The three dining halls combined go through over 800 gallons of milk a day. However, according to Plodzik, the department’s greatest area of waste tends to be from hand-fruit items, salad and entrée items that come off the main line. Some people do not think much of wasting food at the dining halls because there is such a plentiful variety available every single day. Plodzik aims to bring attention to the fact that minimizing waste is a community effort and that everyone who eats at the dining halls is a part of it. 

“What I don’t think people think about is that waste is a cost that every single person on a meal plan bears,” Plodzik said. “If you’re sitting next to someone and they get a big pile of chicken nuggets or pasta and they only eat a third of it — and that happens frequently — you’re paying for that. Everyone is paying for that.”

Food spilling on the counters creates more waste for the dining halls. As a result, HoCo staff members make a constant effort to keep these surfaces clean.

Earlier in the school year, dietetic interns collected 5.5 pounds of waste from wiping down the counters for an hour.
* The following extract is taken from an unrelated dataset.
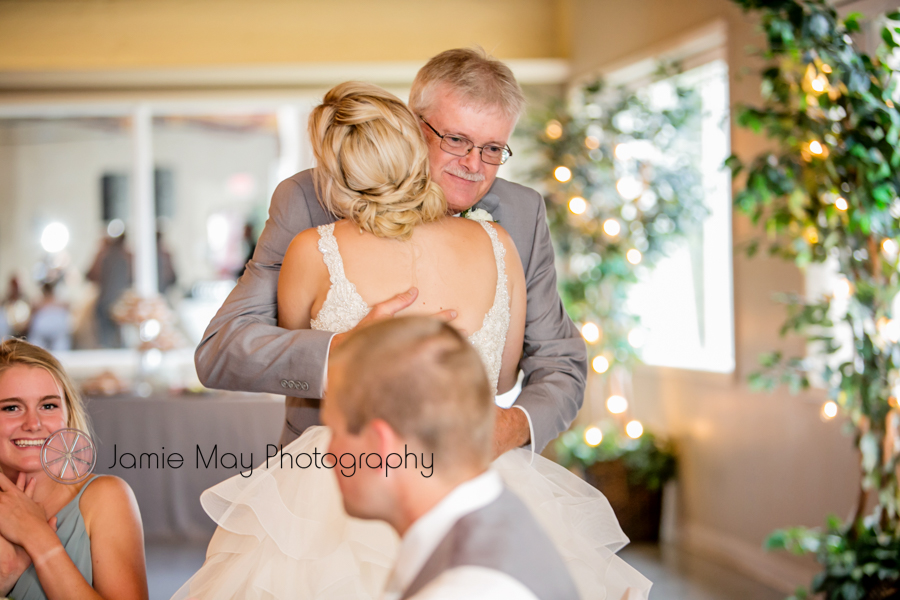 michigan wedding photographer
Simple things can be done to prevent counter waste, according to Scanlon. This type of waste is often a result of students rushing to get their food and, as a result, miss their plates with serving utensils. Scanlon wants to remind students to “make themselves important,” and take their time in the dining halls. She believes this approach will help students get more enjoyment out of their experience and will also help to reduce food spillage on the counters and floor.
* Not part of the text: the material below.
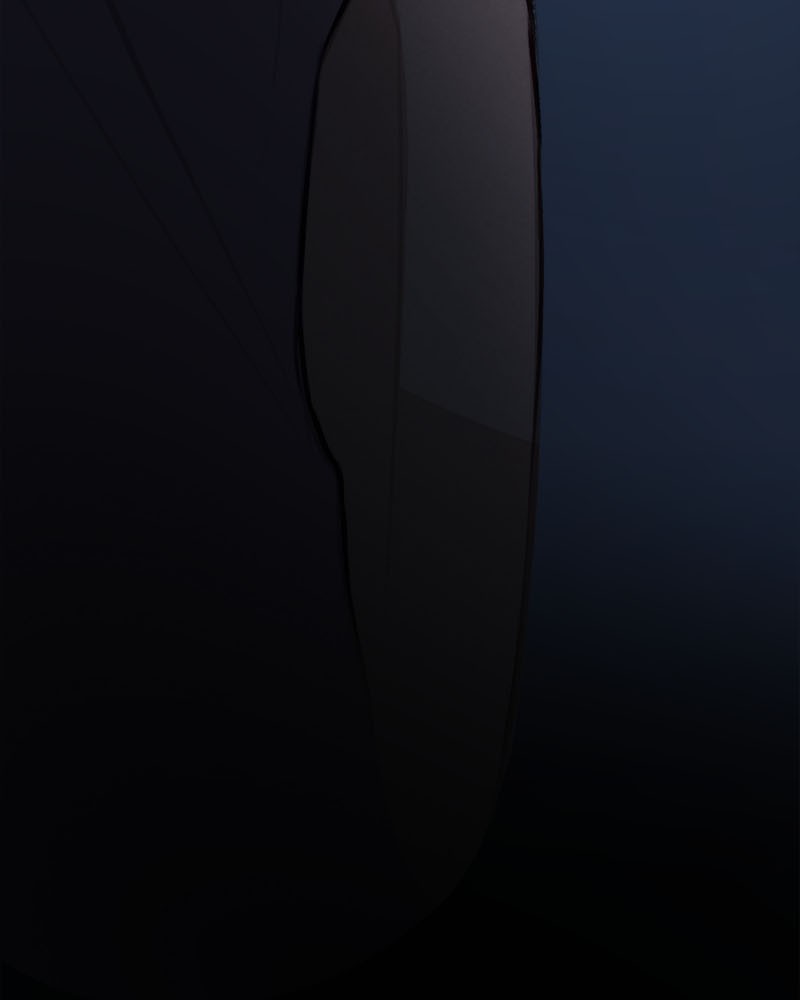 Stray Souls Chapter 44 - page 120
“Not only from a waste perspective but from a health perspective, gauge your hunger,” Scanlon said. “There are a lot of things students can do to reduce waste, like simply moving your plates over at the counters. They can also go back and get seconds on anything they want, so there’s no rush. Give yourself time to enjoy your meal; you have time.”

And while Dining Services encourages students to think more about controlling food waste, the department itself is taking action in several ways to help the cause. Last summer, UNH Dining purchased a new waste module as part of its food production software called FoodPro.

Dining enters a prediction into the software of how many portions of each meal will be consumed and how much will be wasted. At the end of the day, production managers plug in what was eaten and what was not based on the remaining portions.

FoodPro, intuitive software developed by Aurora Systems of Ohio, then uses this information to calculate trends of how much each item is being consumed over time. Dining can then use these trends to cook a more appropriate number of portions next time.

“Say that we make 800 portions of chicken and only used 750,” Plodzik said. “We record that almost like service records. And as we go along, this intuitive software trends that. So the next time we offer the chicken, it might only call for us to make 760 portions.”

FoodPro was officially implemented in all three dining halls over the summer, and Plodzik is hopeful that it will be a “powerful tool going forward” in the department’s fight against waste.

“It’s not an immediate impact,” Plodzik said. “But the idea is that if we use the software well, it will help us minimize overproduction to begin with, which can be a factor of waste.”

Over the last few years, Dining has cut its desserts into smaller portions in an effort to increase the number of portions fully consumed. It is also looking into using smaller plates for similar reasons, as well.

Everything wasted at the dining halls is pulped and sent to COLSA’s Kingman Farm for 45-90 days until it becomes compost. The compost is then used to grow produce in Dining’s on-campus greenhouses, as well as in flowerbeds across UNH. On average, the department, which spends $10 million a year on food, generates between 400-600 tons of compost every year.

“While it’s nice that we compost all this waste, it still would be better if we didn’t have any waste to begin with,” Plodzik said. “We would prefer to have nothing left.”